Baldwin had been a Poor Fellow Soldier of Christ and the Temple of Solomon , a Knight Templar, almost from the moment of leaving Acre when it fell in 1291, until 1307 when the knights were all arrested on the orders of the French King. It was the injustice of the capture, torture and murder of his companions which had led to his returning to England afterwards, determined to seek a quieter life in the Devon countryside and avoiding contact with any men in positions of power. He detested politicians after the French King’s betrayal of the Templars purely for his own benefit, and he couldn’t trust even the Church, for the Pope himself had left the Templars to rot in gaols, then aided the King in stealing all their possessions.

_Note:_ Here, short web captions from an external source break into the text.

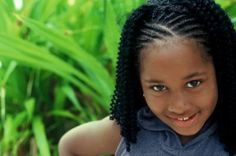 Braids are a simple and low-maintenance hairstyle for little black girls.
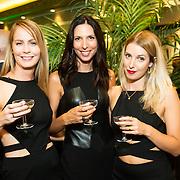 NZDM Awards 2016 - Roaming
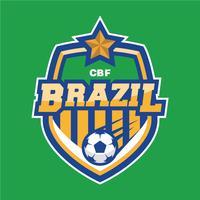 Patch de football brésilien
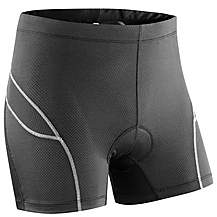 image of Tenn Mens Padded Boxers - Large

That was, perhaps, the guiding treachery which lighted his path thereafter. The Pope had been the ultimate leader of the Templars. They owned fealty to no man, no man on God’s earth, other than His vicar, the Pope. No baron, earl or King could command a Templar knight; only the Pope himself. Yet he had deserted them to their fate. The accusations levelled against the Order were so vast and all-encompassing that few of the men could present a case for their defence, yet they were not permitted the advice of even one lawyer. Their destruction was assured.

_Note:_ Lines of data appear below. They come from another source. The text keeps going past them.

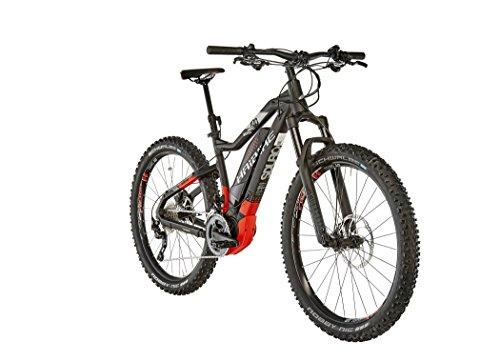 Haibike E-Bike SDURO HardSeven 10.0 500Wh 20-G XT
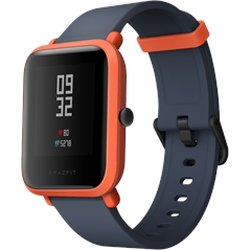 XIAOMI SMARTWATCH UYG4022RT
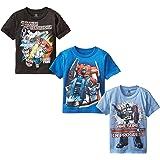 Freeze Transformers Little Boys' Boys T-Shirt 3-Pack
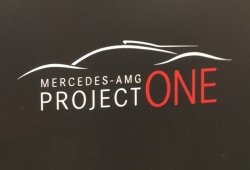 Mercedes-AMG Project ONE: Confirmados nuevos datos del Formula 1 de calle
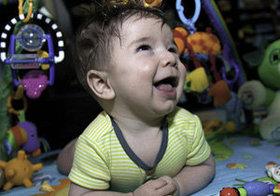 幼児教育の無償化が「認可外」保育施設には適用されない?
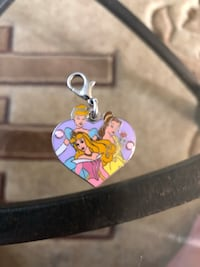 DISNEY PRINCESS JEWELRY CHARM OFFICIAL PRINCESS Toronto, M1S 1V9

So Baldwin returned to learn that his older brother was dead, and he was the owner of the small manor of Furnshill near Cadbury in Devonshire. Except he was not to be allowed to wallow in his feelings of hurt and misery. Soon after his arrival, he met Simon Puttock, and shortly thereafter he was given the post of Keeper of the King’s Peace as a result of Simon’s lobbying.

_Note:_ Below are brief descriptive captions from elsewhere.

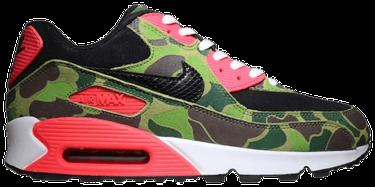 40d4bce71e Air Max 90 Premium Atmos 'Duck Camo' - Nike - 333888 025   GOAT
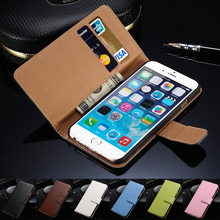 Retro PU leather mobile case for iphone 6 6s 7 7s Wallet 2 card holder flip Wallet cover case For samsung S3 S4 S5 S6 S7 edge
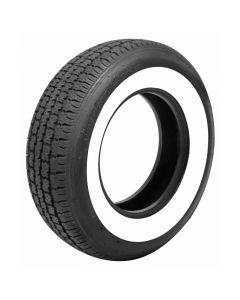 "Full Size Chevy Radial Tire, P205/75R14, 2-1/2"" Whitewall, American Classic, 1958-1961"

He had been content here in Furnshill, he had been happy as a Keeper; yet there was something that now, when he looked back over his life, seemed to be gnawing at him. Partly, he supposed, it might be due to his marriage.

When he had joined the Knights Templar, he had taken the threefold vows. The Knights were warrior monks, and although they lived as men-at-arms, they also lived apart from the secular world. They had a Rule which had been written for them by Saint Bernard himself, and Baldwin had adhered to it. He had sworn before God, accepting his Order’s harsh demands of obedience, poverty — and chastity . When he had left the Order, that had been the most difficult to adhere to, but he had recognised his loneliness, and he felt that in the absence of a Grand Master to obey, his other vows might equally be considered redundant.

That was fine, but still he had qualms. And these had magnified a hundredfold since his adultery. It made him feel less a man, more a beast. If only he had resisted … but he had not. And now, perhaps, he should confront the whole sin.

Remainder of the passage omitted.